Our findings suggest that, in addition to being less sensitive to erosive changes, readers of XR images are less self-aware of their diagnostic confidence and performance and will not be equally able to predict their accuracy as compared with cross-sectional imaging. We believe that this is due to the inherent technical disadvantages of projection radiography as superposition of bowel gas or osteophytes can lead to misinterpretation and false-positive results. Readers are aware of this fact, resulting in overall lower DC in XR and, subsequently, in less accurate prediction of their own diagnostic decision. This adds a further perspective to the current critical discussion about the use of XR in the diagnosis of axSpA [14, 22].

In addition, interestingly, and contrary to expectations, the combination of imaging modalities (MRI+CT and MRI+XR) did not result in significantly higher diagnostic confidence than MRI alone. A possible explanation may lie in the different degree of difficulty in interpreting these cases, which may represent a confounding factor.

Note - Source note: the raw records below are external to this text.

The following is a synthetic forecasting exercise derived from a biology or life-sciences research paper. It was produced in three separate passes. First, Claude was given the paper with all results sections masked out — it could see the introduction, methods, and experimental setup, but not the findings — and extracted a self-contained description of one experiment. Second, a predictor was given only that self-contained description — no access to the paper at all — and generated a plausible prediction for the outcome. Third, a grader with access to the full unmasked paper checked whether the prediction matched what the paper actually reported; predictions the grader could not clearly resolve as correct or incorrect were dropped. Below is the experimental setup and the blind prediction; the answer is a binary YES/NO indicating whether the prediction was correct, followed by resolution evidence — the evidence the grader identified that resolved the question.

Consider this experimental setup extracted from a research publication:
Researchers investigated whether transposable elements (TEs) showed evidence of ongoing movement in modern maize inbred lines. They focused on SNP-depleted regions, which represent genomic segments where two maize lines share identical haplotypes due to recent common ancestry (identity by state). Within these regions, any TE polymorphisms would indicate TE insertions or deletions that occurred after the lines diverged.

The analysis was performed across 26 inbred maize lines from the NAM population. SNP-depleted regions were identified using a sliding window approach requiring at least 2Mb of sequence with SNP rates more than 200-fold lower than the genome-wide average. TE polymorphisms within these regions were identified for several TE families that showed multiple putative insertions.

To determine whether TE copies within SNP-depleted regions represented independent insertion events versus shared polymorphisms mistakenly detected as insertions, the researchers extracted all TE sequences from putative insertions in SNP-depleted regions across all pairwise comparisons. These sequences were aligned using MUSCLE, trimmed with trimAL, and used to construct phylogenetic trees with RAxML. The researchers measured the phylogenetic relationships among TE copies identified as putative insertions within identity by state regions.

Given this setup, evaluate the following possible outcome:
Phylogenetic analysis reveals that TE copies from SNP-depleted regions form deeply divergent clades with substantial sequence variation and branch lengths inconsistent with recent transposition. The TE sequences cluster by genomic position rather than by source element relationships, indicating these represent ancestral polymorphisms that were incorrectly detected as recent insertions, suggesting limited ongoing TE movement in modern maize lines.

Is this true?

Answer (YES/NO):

This study was specifically planned to investigate the predictive power of DC for readers’ performance. We did this with a total nine readers with different levels of experience in musculoskeletal imaging and investigated DC scores separately for different modalities and combinations to identify differences related to experience and type of imaging modality. Our study has some limitations. Only images of SIJs were included in the scoring and the situation in spine imaging remains to be investigated. Intra-rater reliability was not assessed. Furthermore, readers were blinded to clinical information; access to this information could affect both DC and diagnostic accuracy. The imaging datasets used in this analysis were also used in the routine diagnostic process. This approach does carry the risk of bias from circular reasoning, as some of the radiologists included in the reading may have also been involved in the original reporting in the clinical setting. However, the reading results from this study were not part of the clinical diagnostic process, and given the lack of a widely accepted independent reference standard, this approach is common in axSpA studies. Nonetheless, we mitigated potential recall bias by including a large number of patients and implementing a meticulous anonymization process.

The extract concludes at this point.